● **GIVEN TEXT**
Content starts

By turning on Stack Telemetry in YourKit, "CPU Estimation" was made available by dragging the cursor across a period of profiler history. To me, it looks like all the CPU is doing is spinning idly. Are the Java files pictured below Tomcat routines? They don't strike me as DSpace related (although I'm not an expert) nor does it look like any work is being done while the CPU is peaking.
Of note: the stack trace is identical during the quiet periods -- the only difference being CPU Time (ms) is in the hundreds rather than thousands of milliseconds. For a more direct comparison than what is below, the hump represents ~8,000 ms in Thread.run() and the quiet periods consume ~125 ms of cpu time (although covering approximately the same amount of time).
Lastly, when pages of the application are being requested, a subsequent branch of code appears in the Call Tree. If it happened during the time of a spike it may only take 400 ms of CPU time to load a whole page. The code branch that appears is ApplicationFilterChain.java as a whole separate branch alongside PooledExecutor$Worker.run() -- both underneath java.lang.Thread.run() in the hierarchy.
When trying to interpret the stack trace: Is EDU.oswego.cs.dl.util.concurrent.PooledExecutor$Worker.run() responsible?
Processor spikes with no known, associated activity
2015-12-08 Update #2
YourKit comes pre-configured to hide certain java class name patterns which obscured drilling down on java.lang.Thread. Clearing the filters enabled the following screenshots showing that the vast majority of processing time during a spike event is through calling the following 3 methods:
java.io.WinNTFileSystem.canonicalize0
java.io.WinNTFileSystem.getBooleanAttributes (inFile.exists())
StardardRoot.java
My apologies for not yet knowing enough about Tomcat or DSpace to know who is launching these tasks. (In case it matters the line directly above the first line is java.lang.Thread.run() and then <All threads>)

Thank you to those who has viewed and responded to this inquiry. As various individuals have surmised, the problem was related to our settings and use of Tomcat -- not a problem with Tomcat itself (most likely).
This is an attempt to answer the question without perfect knowledge at installing the DSpace application and Tomcat but I think I know enough to be dangerous and potentially helpful to follow-up users.
When installing the application DSpace there are some installation properties in Tomcat's configuration directories that determine whether or not to allow for changes in coding files to be reflected immediately without a Tomcat restart. These settings for us were previously in the directory [tomcat]/conf/Catalina/localhost/ and each of the three files contained a small, insignificant XML file like (e.g. oai.xml):
<?xml version='1.0'?>
<Context docBase="E:/dspace/webapps/oai"
reloadable="false"
cachingAllowed="true"/>
You can find documentation on these properties at the following link:
https://wiki.duraspace.org/display/DSDOC5x/Installing+DSpace
Within that documentation is a recommendation about the reloadable and cachingAllowed properties. Search for "Tomcat Context Settings in Production". Here is an excerpt (emphasis mine):
These settings are extremely useful to have when you are first getting started with DSpace, as they let you tweak the DSpace XMLUI (XSLTs or CSS) or JSPUI (JSPs) and see your changes get automatically reloaded by Tomcat (without having to restart Tomcat). However, it is worth noting that the Apache Tomcat documentation recommends Production sites leave the default values in place (reloadable="false" cachingAllowed="true"), as allowing Tomcat to automatically reload all changes may result in "significant runtime overhead".

Content ends

● **PROVIDED RECORDS**
Content starts

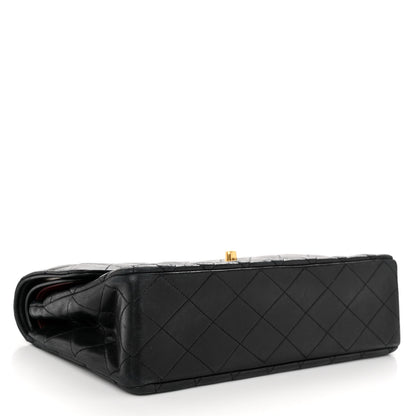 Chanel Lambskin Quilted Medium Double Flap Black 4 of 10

Content ends
Content starts

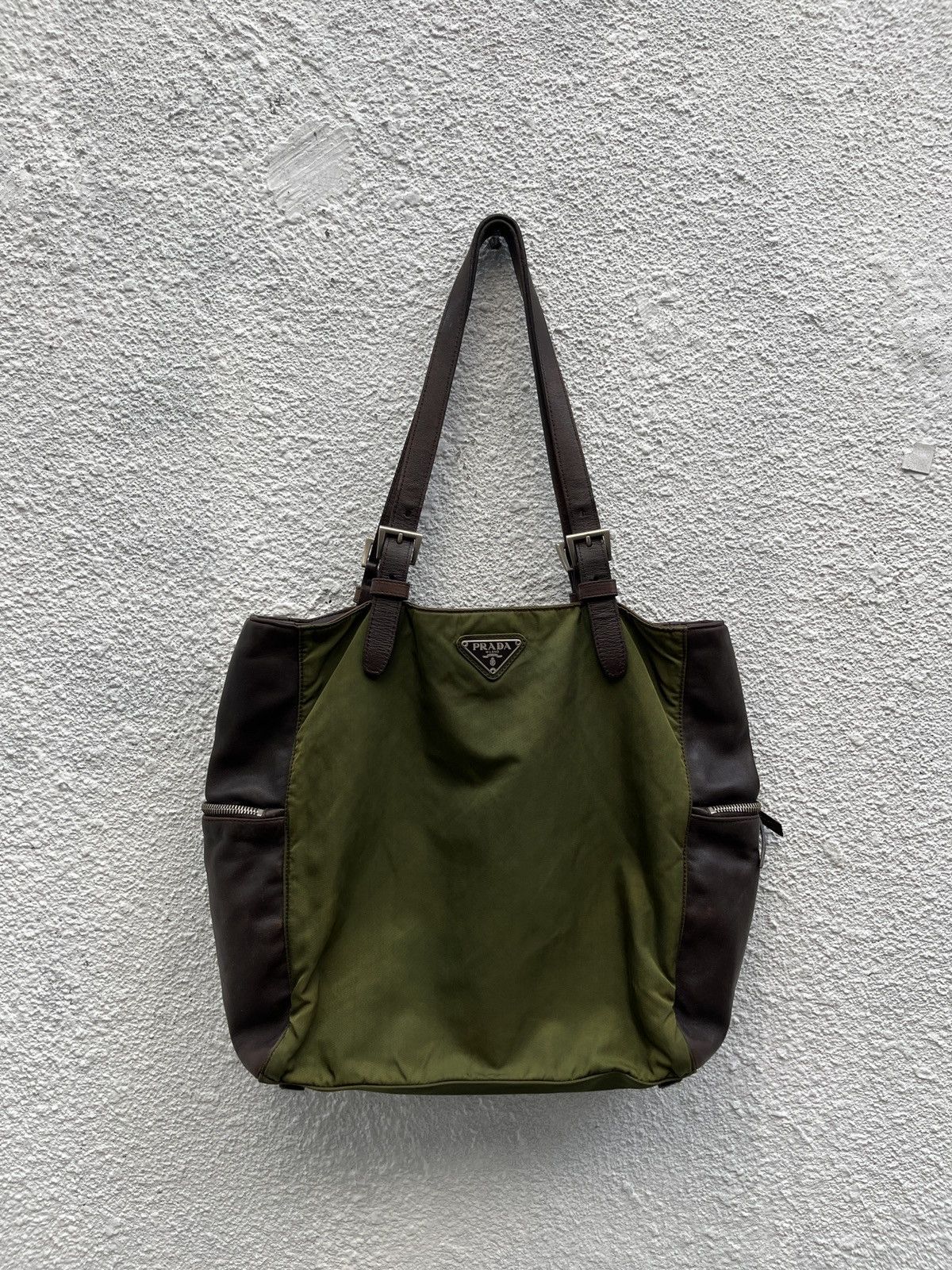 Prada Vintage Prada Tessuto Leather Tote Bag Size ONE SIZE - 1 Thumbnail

Content ends

● **TASK REQUIREMENTS**
1) Answer these about the Tomcat CPU spike thread:
(a) About how many milliseconds of CPU time does the hump represent in Thread.run()?
(b) In which directory were the Tomcat context settings previously kept?
(c) Which default values does the Apache Tomcat documentation recommend that production sites leave in place?
2) From the Tomcat CPU spike thread, return word for word the part that begins at "Processor spikes with" and stops after "then <All threads>)".

● **TASK-BY-TASK RESULTS**
1)
(a) About 8,000 ms.
(b) [tomcat]/conf/Catalina/localhost/
(c) reloadable="false" cachingAllowed="true"

2)
Processor spikes with no known, associated activity
2015-12-08 Update #2
YourKit comes pre-configured to hide certain java class name patterns which obscured drilling down on java.lang.Thread. Clearing the filters enabled the following screenshots showing that the vast majority of processing time during a spike event is through calling the following 3 methods:
java.io.WinNTFileSystem.canonicalize0
java.io.WinNTFileSystem.getBooleanAttributes (inFile.exists())
StardardRoot.java
My apologies for not yet knowing enough about Tomcat or DSpace to know who is launching these tasks. (In case it matters the line directly above the first line is java.lang.Thread.run() and then <All threads>)